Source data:
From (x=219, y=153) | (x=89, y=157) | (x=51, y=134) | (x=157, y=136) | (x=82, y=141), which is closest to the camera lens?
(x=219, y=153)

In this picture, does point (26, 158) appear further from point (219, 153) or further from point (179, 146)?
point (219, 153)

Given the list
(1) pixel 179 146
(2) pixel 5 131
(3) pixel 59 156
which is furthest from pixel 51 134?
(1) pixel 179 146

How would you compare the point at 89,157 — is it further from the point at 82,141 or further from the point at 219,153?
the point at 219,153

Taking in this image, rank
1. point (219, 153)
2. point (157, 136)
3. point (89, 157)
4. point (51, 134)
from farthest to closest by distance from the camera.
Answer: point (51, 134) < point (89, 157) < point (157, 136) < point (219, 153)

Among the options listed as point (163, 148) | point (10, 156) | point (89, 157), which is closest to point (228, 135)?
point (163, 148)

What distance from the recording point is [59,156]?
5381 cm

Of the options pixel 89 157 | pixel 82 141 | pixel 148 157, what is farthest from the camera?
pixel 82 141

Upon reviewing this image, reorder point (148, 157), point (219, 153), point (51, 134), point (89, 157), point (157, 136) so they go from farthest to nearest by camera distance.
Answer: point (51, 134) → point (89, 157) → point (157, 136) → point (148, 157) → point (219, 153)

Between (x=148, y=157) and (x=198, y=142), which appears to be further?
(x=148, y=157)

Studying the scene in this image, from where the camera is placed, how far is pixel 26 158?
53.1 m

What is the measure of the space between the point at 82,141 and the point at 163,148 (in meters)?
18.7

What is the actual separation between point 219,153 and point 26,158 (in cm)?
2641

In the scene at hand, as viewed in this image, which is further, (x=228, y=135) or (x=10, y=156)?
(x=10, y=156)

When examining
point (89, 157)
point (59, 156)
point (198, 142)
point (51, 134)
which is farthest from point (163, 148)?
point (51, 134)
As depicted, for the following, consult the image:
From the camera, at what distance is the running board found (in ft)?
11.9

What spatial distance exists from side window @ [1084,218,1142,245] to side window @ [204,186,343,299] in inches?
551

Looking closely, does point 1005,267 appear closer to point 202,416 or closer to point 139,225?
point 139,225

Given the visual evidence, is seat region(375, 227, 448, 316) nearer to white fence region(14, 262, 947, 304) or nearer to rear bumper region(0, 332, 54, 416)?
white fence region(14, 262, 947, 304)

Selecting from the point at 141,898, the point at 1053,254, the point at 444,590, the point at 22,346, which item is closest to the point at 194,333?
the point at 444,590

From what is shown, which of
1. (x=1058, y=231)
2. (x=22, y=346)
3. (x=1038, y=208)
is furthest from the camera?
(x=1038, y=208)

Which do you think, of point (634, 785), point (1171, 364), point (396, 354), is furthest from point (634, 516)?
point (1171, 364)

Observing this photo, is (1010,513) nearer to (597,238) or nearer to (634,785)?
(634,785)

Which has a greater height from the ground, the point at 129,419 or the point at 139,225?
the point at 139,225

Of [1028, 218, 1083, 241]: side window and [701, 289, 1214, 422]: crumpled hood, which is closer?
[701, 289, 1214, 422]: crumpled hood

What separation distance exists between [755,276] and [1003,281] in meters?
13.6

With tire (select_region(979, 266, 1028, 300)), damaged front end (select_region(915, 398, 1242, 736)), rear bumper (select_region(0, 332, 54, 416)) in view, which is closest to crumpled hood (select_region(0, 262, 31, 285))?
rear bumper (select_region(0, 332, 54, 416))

§ **WHAT YOU WILL DO**: Repeat word for word the lines above, from the line containing "Which do you" through the last line.

§ **SOLUTION**:
Which do you think, of point (634, 785), point (1171, 364), point (396, 354), is furthest from point (634, 516)?
point (1171, 364)

Observing this photo, is (1010,513) nearer to (597,238) or nearer to (634,785)?
(634,785)

Which has a greater height from the ground, the point at 129,419 or the point at 139,225?
the point at 139,225

Of [1028, 218, 1083, 241]: side window and [701, 289, 1214, 422]: crumpled hood, which is closer?
[701, 289, 1214, 422]: crumpled hood

What separation distance exists between [755,276] and [1003,281] in meters?
13.6

With tire (select_region(979, 266, 1028, 300)), damaged front end (select_region(915, 398, 1242, 736)), rear bumper (select_region(0, 332, 54, 416)) in view, which is closest to crumpled hood (select_region(0, 262, 31, 285))?
rear bumper (select_region(0, 332, 54, 416))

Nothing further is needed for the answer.